The pantomime police coup to try to humiliate Sinn Féin in its Stormont offices and thereby undermine its rapidly-growing reputation as the only worthwhile political movement for solving ALL of Ireland's problems, Protestant and Catholic alike, North and South alike, - was made urgent by the Trimble Unionist upheaval ordering the First Minister to quit office by January to wreck the GFA because it is leading relentlessly towards Ireland's reunification and the burying forever of British colonial supremacism in the North, (exactly as it was meant to do, as the EPSR alone has consistently explained, grasping the colossal defeat that British imperialism has suffered in modern times, both internationally, and specifically in Ireland at the hands of the revolutionary guerrilla-war national-liberation struggle).

The ludicrous political shallowness of New Labour has repeatedly permitted these colonial minded stunts to disrupt the GFA in reaction's never-ending efforts to re-fight the already lost battles and insist that "terrorists" should never have been caved in to in the first place, and least of all should they be allowed into government.

But the stunts have not worked before, and they will not work this time over the longer term. To stop Sinn Féin remaining a force in government and becoming an ever-growing influence throughout Ireland, taking it steadily on its way to reunification, a new colonial war would have to be launched by Britain.

In today's hysterical international warmongering climate produced by Western monopoly imperialism's insoluble economic crisis and imminent collapse, such a total change of direction by the British Establishment over Ireland, effectively recolonising the place, could not be ruled as utterly impossible (as the EPSR has also always explained).

But it is hardly likely. It would not be the smartest way to play warmongering stooge for US imperialist blitzkrieg and recolonisation tyranny throughout the Middle East and beyond (see previous discussion), with the colossal manpower and achievement difficulties that will present, - and at the same time have half the British armed force tied up again fighting an unwinnable colonial war against national-liberation struggle in Ireland.

Interestingly, the stupidity of this threatened return-to-war destruction of the GFA by banning Sinn Féin (as all shades of official political Unionism now demand) is being openly challenge at last, and in the capitalist press, by other bourgeois voices from the British colonial 'Northern Ireland' tradition, who are loudly telling Trimble & Co not to be so stupid, including professors from Queens and Ulster Universities, plus even a Unionist Assemblyman (in that order, below), plus other capitalist press voices from normally viciously anti-SF and anti-revolutionary quarters. (EPSR No1156 15-10-02)

========

● REQUIRED WORK: Reproduce the Sinn Féin passage above word for word, from "But it is hardly" to "struggle in Ireland.".

● DATA EXCERPTS:
========

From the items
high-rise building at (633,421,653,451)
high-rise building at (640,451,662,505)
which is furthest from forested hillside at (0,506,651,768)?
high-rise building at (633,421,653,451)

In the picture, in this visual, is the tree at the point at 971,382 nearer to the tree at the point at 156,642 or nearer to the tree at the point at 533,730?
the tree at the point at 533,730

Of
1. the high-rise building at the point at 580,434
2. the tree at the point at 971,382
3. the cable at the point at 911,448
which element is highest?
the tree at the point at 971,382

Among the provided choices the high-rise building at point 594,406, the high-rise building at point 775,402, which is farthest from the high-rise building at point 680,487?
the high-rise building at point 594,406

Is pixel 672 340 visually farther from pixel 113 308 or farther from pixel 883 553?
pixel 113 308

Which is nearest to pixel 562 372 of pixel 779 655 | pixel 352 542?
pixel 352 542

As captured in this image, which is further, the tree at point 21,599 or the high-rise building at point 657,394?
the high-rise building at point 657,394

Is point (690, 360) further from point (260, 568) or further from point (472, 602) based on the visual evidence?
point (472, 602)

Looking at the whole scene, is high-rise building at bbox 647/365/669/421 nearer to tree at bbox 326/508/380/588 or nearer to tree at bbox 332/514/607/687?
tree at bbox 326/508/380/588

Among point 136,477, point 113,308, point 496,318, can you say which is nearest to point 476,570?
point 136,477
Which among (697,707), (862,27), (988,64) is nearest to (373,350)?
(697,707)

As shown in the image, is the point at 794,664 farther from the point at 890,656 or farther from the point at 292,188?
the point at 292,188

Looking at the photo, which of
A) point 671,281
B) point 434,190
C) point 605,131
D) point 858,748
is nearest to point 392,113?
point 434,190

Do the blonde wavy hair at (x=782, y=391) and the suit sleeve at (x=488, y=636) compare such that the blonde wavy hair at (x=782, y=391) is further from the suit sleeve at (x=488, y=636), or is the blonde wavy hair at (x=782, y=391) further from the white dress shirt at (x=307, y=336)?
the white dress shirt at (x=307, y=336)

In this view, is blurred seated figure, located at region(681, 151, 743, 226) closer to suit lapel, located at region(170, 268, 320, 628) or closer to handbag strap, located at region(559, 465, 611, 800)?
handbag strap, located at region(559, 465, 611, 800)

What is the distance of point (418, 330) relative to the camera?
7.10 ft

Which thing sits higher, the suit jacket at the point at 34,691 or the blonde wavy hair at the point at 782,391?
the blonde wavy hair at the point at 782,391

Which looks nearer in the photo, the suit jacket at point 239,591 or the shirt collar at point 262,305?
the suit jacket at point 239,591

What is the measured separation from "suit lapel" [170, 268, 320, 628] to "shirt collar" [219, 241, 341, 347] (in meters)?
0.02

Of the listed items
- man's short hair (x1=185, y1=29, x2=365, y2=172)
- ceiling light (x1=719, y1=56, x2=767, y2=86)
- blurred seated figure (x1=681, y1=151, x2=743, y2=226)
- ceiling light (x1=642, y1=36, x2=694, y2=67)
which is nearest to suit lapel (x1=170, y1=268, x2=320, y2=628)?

========

● OUTPUT OF THE EXERCISE:
But it is hardly likely. It would not be the smartest way to play warmongering stooge for US imperialist blitzkrieg and recolonisation tyranny throughout the Middle East and beyond (see previous discussion), with the colossal manpower and achievement difficulties that will present, - and at the same time have half the British armed force tied up again fighting an unwinnable colonial war against national-liberation struggle in Ireland.